READING PASSAGE:
Mr. J. S. McKenzie, a local merchant, joined the church in 1908 and he soon became a vital part of the Church. He served as Clerk of the Session from 1911 until July 9, 1950, when he tendered his resignation after retirement to another city. Mr. McKenzie, a portly jovial Scotsman, took great pride in ringing the church bell every Sunday morning. The bell is now located on the present church premises south of the Sanctuary, and meant as a memorial to him. The bell was originally hoisted to the belfry of the Church on Stevens Street by early day Elder F. M. Medlen using a team of horses, rope and pulley.

Reverend E. J. Durham was installed as Pastor in June of 1909. He was the first Pastor to stay for a sustained period of time. He resigned September 30, 1913 after serving the Church over four years. The membership of the Church grew from the original twelve charter members to a total of sixty communicants during the pastorate of Reverend Durham.

Early Church 1898-1960
The first Manse

The Church continued to grow in numbers and in 1915 showed membership of 114. The deacons and Elders mentioned during this time were F. M. Medlen, Dr. J. P. Thomas, William Montford, John A. Weakley and William Wimberly. Medlen, Montford, Thomas, and McKenzie. During a revival meeting September 7, 1915 twenty-four new members were received including Mr. and Mrs. J. W. Curley. The Church continued to use supply pastors, half-time and three-quarter time pastors. Pastors salaries were still low, $450 to $850 yearly for a full-time Minister. Membership rose to over 100 during the time the Reverend E. J. Durham was pastor. By the 1920's membership was only about 60.

The statistical Report for 1920 showed a total membership of 73. There was another revival held August 23, 1920, and thirteen members were added to the roll. Wallace Stephen Curley, who was baptized as an infant during the revival on August 22,1920 was one of those. J.W.Curley served as Deacon and also as Treasurer. In 1922 the Pastor was paid $850 for the year. The Church was prospering.

On July 8,1926, Stephen Curley was received into the church on confession of faith. Tom Medlen was received into the Church on confession of faith and baptized on August 15, 1926. Mary Walker was baptized in infancy during the pastorate of Reverend R. I. Riley. April 1, 1928 the Church gave a total of $225 to Presbyterian benevolence. The Pastor's salary was $719 and total expenses were $1,254. The statistical report for 1929 showed Sunday School enrollment as 50 and the Pastor's salary paid was $469.

[Stored dataset items]
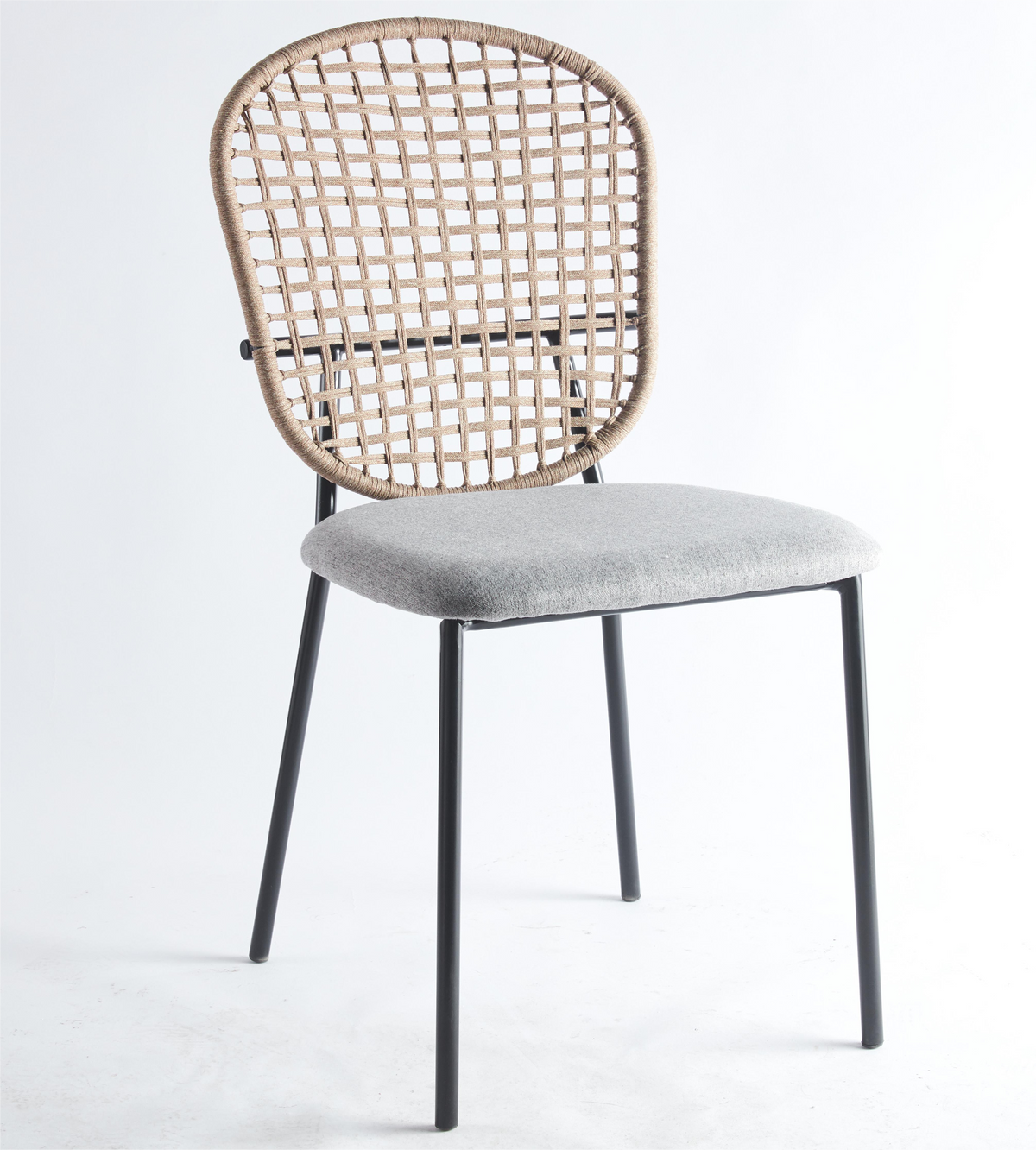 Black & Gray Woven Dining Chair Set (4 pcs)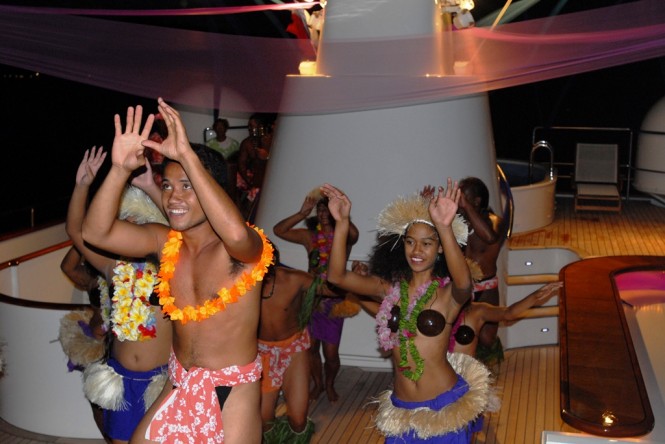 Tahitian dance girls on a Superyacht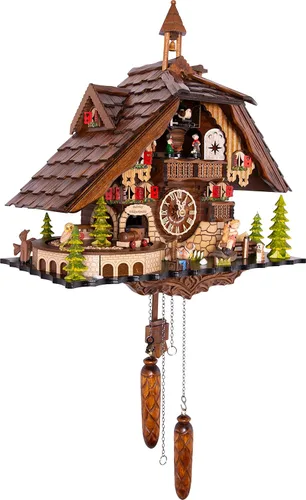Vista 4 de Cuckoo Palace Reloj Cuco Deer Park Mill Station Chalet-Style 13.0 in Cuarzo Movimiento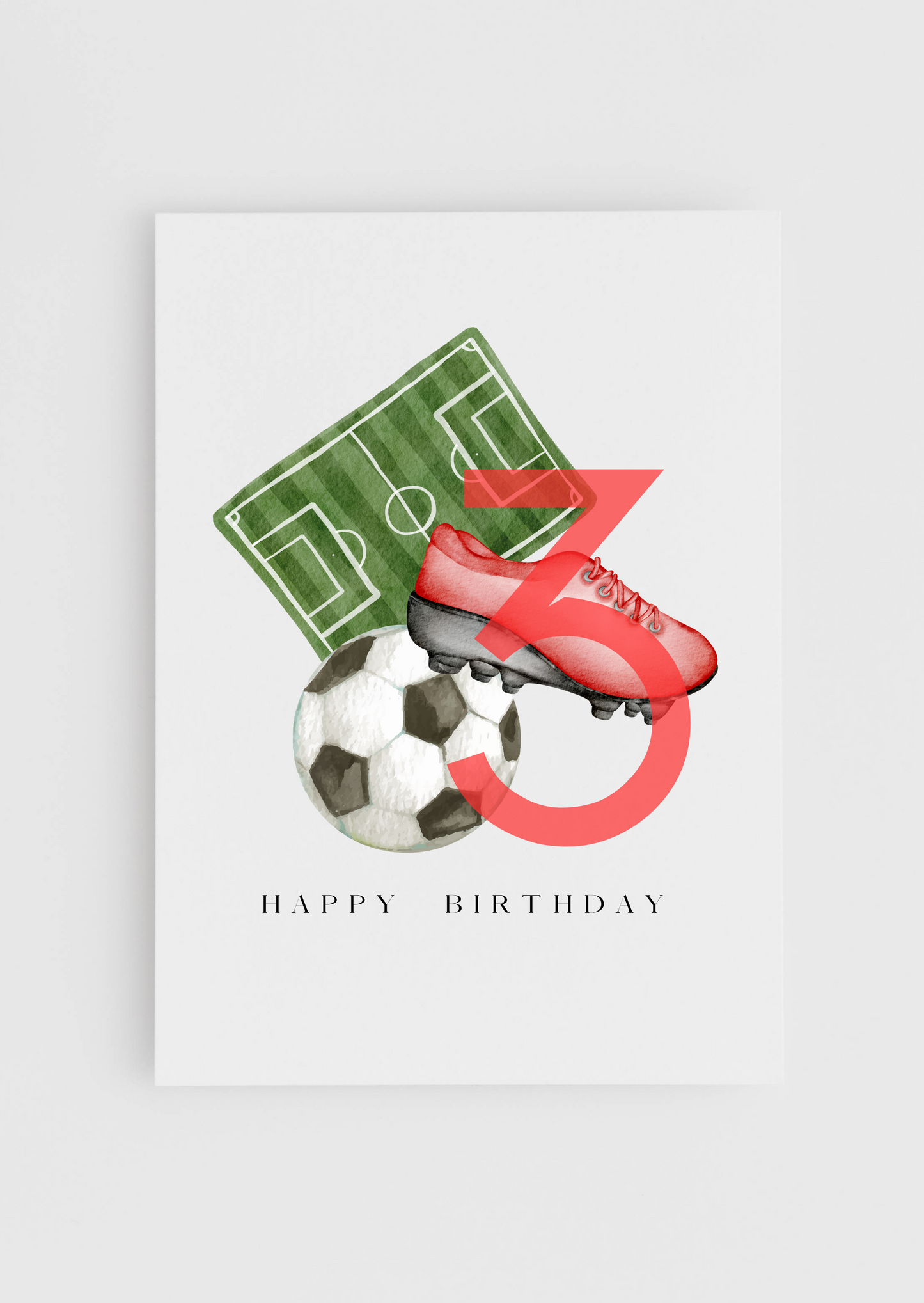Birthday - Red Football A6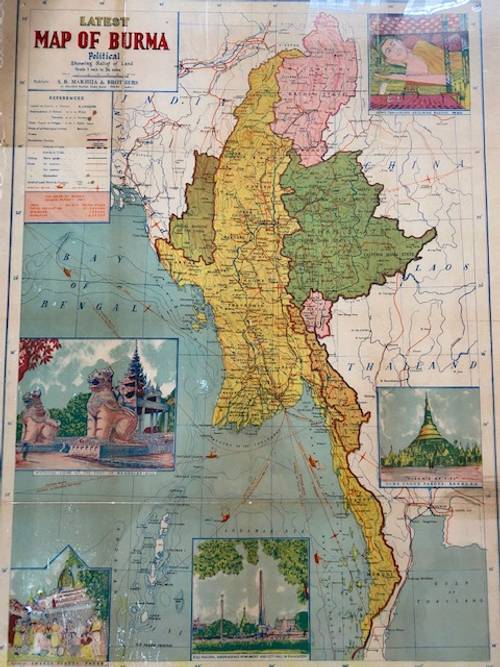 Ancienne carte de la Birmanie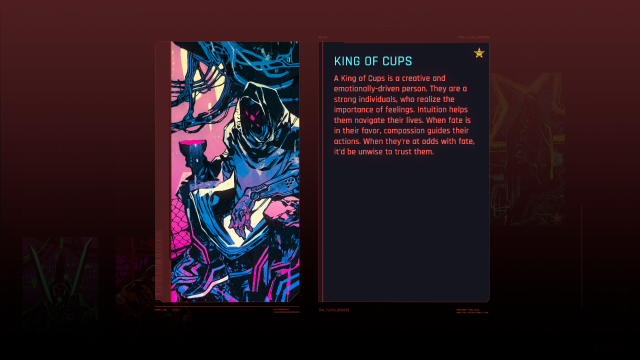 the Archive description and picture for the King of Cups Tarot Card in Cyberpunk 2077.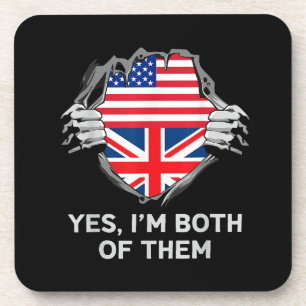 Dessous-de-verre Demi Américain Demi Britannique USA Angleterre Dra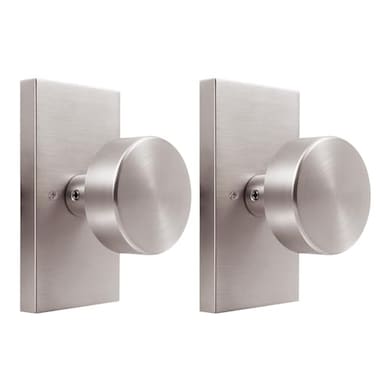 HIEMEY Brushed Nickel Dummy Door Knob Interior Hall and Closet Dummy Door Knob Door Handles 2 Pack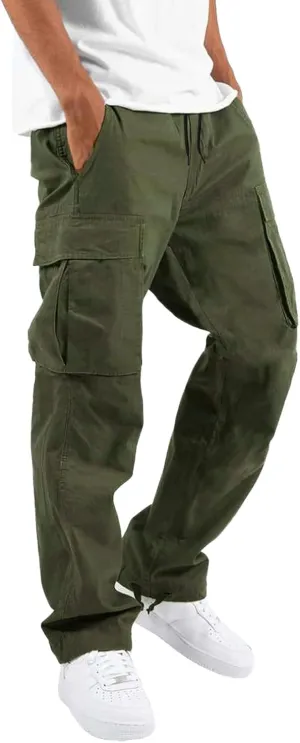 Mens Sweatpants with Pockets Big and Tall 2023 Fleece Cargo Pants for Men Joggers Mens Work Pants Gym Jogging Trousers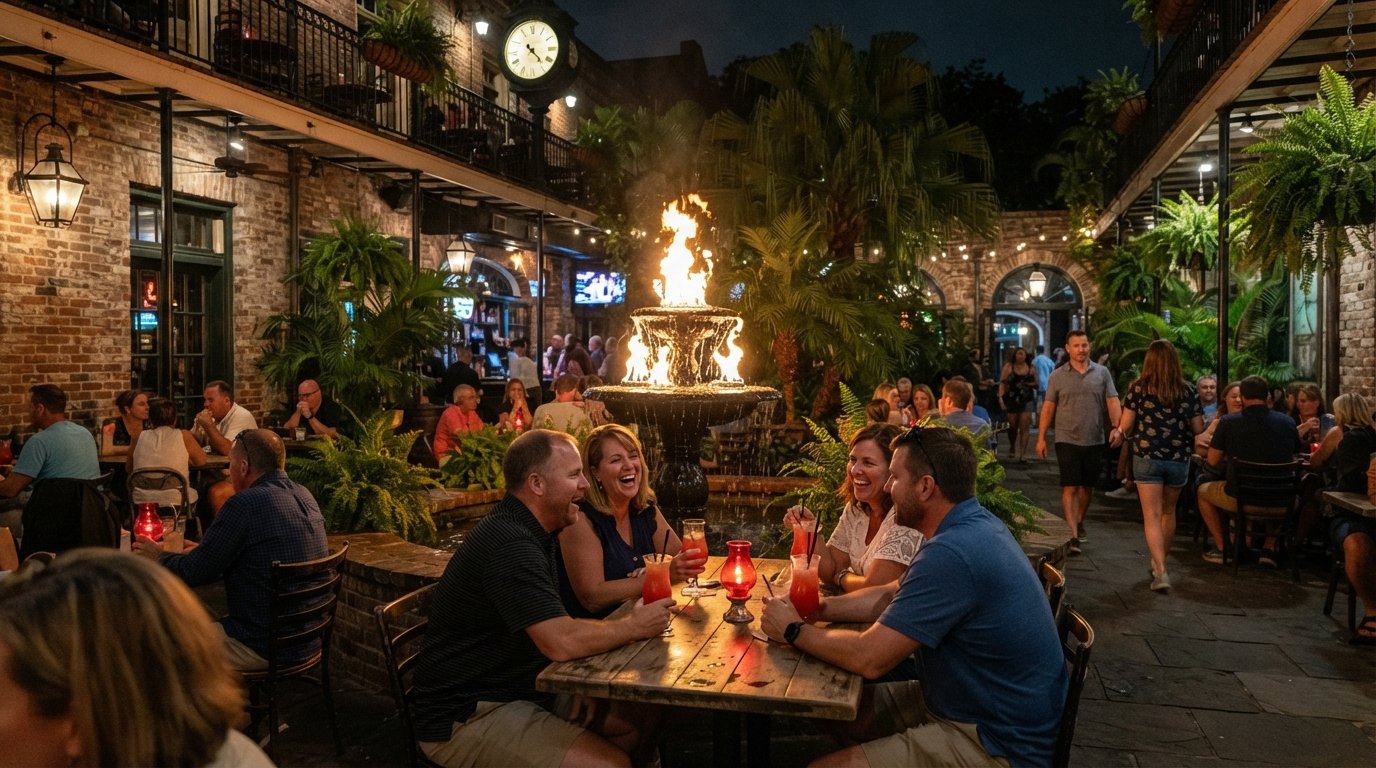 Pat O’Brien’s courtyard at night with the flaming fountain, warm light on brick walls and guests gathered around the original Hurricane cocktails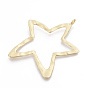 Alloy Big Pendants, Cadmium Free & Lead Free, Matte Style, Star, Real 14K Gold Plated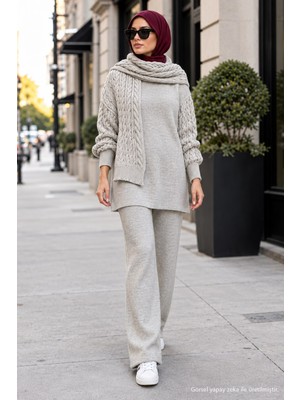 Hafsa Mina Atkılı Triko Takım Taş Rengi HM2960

REQUIRED ACTIONS:
(A) Name every person the church history passage says was baptized.
(B) Reproduce the church history passage word for word, starting with "On July 8,1926, Stephen" and going on through "paid was $469.".

EXERCISE SOLUTIONS:
(A)
Wallace Stephen Curley
Tom Medlen
Mary Walker

(B)
On July 8,1926, Stephen Curley was received into the church on confession of faith. Tom Medlen was received into the Church on confession of faith and baptized on August 15, 1926. Mary Walker was baptized in infancy during the pastorate of Reverend R. I. Riley. April 1, 1928 the Church gave a total of $225 to Presbyterian benevolence. The Pastor's salary was $719 and total expenses were $1,254. The statistical report for 1929 showed Sunday School enrollment as 50 and the Pastor's salary paid was $469.